* Start Supplied information *

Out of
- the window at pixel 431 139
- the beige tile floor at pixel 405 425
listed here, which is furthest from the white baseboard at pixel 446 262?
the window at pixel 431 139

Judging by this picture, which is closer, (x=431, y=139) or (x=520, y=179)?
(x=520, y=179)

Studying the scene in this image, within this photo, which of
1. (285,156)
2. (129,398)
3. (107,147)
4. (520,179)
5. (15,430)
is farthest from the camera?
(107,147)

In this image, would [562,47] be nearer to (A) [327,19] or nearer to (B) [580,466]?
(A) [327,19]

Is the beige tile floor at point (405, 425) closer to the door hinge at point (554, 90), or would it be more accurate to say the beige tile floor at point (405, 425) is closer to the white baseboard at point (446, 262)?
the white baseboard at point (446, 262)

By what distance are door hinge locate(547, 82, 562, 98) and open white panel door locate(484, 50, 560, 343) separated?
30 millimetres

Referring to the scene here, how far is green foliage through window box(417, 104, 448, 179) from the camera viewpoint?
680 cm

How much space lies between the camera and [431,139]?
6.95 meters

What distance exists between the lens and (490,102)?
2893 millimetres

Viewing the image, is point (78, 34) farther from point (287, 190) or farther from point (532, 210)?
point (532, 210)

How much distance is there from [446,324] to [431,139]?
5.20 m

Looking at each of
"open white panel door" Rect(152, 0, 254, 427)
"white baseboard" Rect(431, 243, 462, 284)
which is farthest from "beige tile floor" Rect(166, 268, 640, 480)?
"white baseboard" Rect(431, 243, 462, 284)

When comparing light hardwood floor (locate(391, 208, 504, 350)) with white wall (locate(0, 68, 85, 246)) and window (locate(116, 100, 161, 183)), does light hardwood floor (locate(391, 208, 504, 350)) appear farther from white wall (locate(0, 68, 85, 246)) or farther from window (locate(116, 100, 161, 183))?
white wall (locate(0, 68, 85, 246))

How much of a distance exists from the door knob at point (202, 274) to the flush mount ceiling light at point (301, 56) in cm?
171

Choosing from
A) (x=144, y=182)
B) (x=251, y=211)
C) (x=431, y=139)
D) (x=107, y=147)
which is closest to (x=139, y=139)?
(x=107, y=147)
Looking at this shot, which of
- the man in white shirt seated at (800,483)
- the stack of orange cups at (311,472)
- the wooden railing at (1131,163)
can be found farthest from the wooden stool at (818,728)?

* End Supplied information *

**Problem description**
Reproduce the entire listing above line for line, leaving every character unchanged.

**Expected answer**
Out of
- the window at pixel 431 139
- the beige tile floor at pixel 405 425
listed here, which is furthest from the white baseboard at pixel 446 262?
the window at pixel 431 139

Judging by this picture, which is closer, (x=431, y=139) or (x=520, y=179)?
(x=520, y=179)

Studying the scene in this image, within this photo, which of
1. (285,156)
2. (129,398)
3. (107,147)
4. (520,179)
5. (15,430)
is farthest from the camera?
(107,147)

In this image, would [562,47] be nearer to (A) [327,19] or nearer to (B) [580,466]?
(A) [327,19]

Is the beige tile floor at point (405, 425) closer to the door hinge at point (554, 90), or would it be more accurate to say the beige tile floor at point (405, 425) is closer to the white baseboard at point (446, 262)?
the white baseboard at point (446, 262)

By what distance are door hinge locate(547, 82, 562, 98) and open white panel door locate(484, 50, 560, 343) separated?
30 millimetres

Referring to the scene here, how far is green foliage through window box(417, 104, 448, 179) from the camera viewpoint?
680 cm

How much space lies between the camera and [431,139]?
6.95 meters

What distance exists between the lens and (490,102)?
2893 millimetres

Viewing the image, is point (78, 34) farther from point (287, 190) or farther from point (532, 210)?
point (532, 210)

How much distance is there from [446,324] to [431,139]?
5.20 m

Looking at each of
"open white panel door" Rect(152, 0, 254, 427)
"white baseboard" Rect(431, 243, 462, 284)
which is farthest from "beige tile floor" Rect(166, 268, 640, 480)?
"white baseboard" Rect(431, 243, 462, 284)

When comparing light hardwood floor (locate(391, 208, 504, 350)) with white wall (locate(0, 68, 85, 246)) and window (locate(116, 100, 161, 183)), does light hardwood floor (locate(391, 208, 504, 350)) appear farther from white wall (locate(0, 68, 85, 246)) or farther from window (locate(116, 100, 161, 183))?
white wall (locate(0, 68, 85, 246))

How much of a distance exists from the door knob at point (202, 274) to the flush mount ceiling light at point (301, 56) in cm?
171

Choosing from
A) (x=144, y=182)
B) (x=251, y=211)
C) (x=431, y=139)
D) (x=107, y=147)
which is closest to (x=139, y=139)?
(x=107, y=147)
Looking at this shot, which of
- the man in white shirt seated at (800,483)
- the stack of orange cups at (311,472)
- the wooden railing at (1131,163)
can be found farthest from the wooden stool at (818,728)?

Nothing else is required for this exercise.